#### EXERCISE AIM
All lines from the one containing "order: Rodentia" through the final line of the entries are to be written out verbatim; no other line is to be included.

#### DATASET ENTRIES

Segment Open

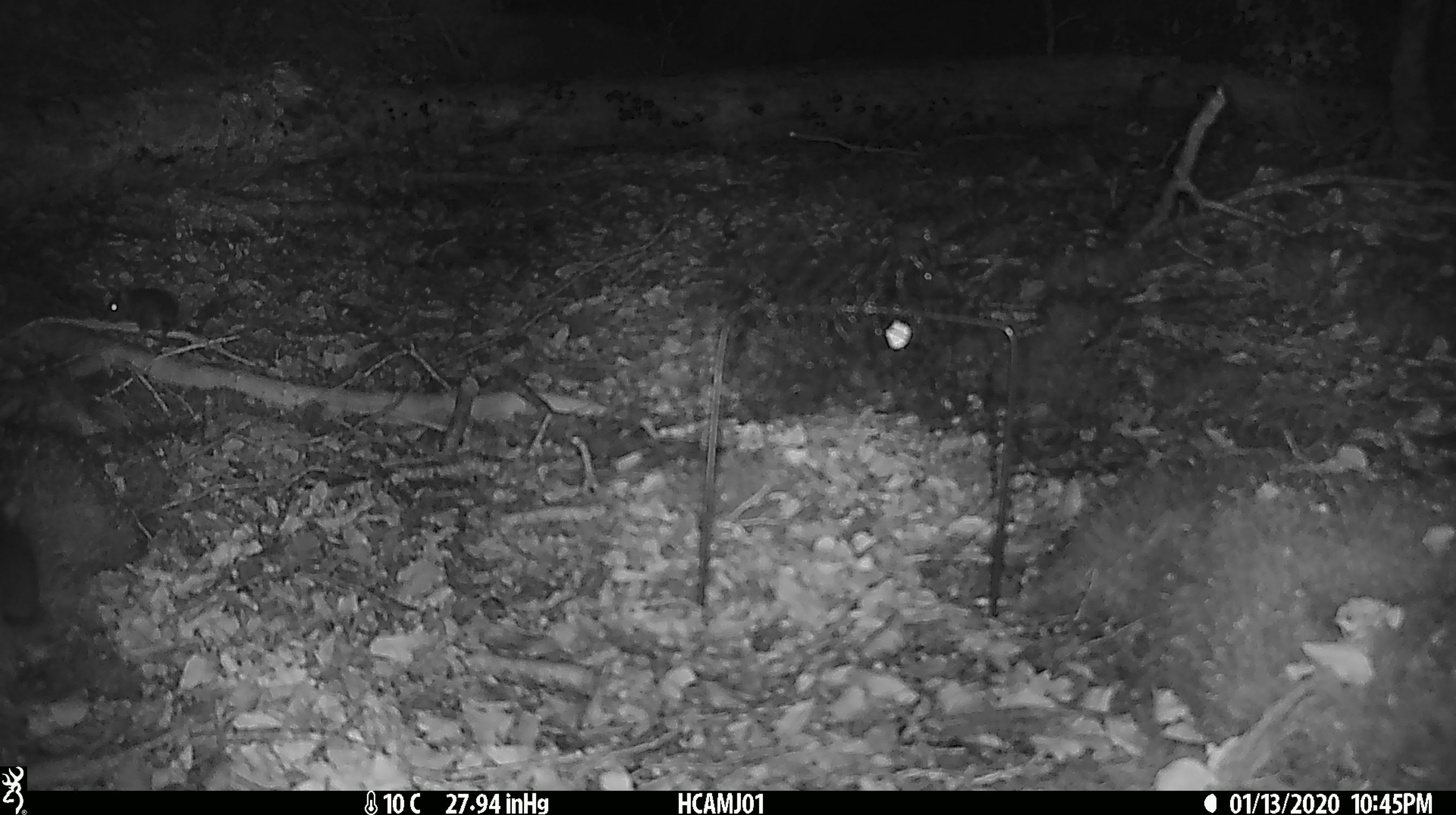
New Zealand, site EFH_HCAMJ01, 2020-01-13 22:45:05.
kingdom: Animalia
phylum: Chordata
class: Mammalia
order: Rodentia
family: Muridae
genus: Mus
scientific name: Mus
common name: mouse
Mouse (Mus).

Segment Closed

#### ANSWER FOR THIS EXERCISE
order: Rodentia
family: Muridae
genus: Mus
scientific name: Mus
common name: mouse
Mouse (Mus).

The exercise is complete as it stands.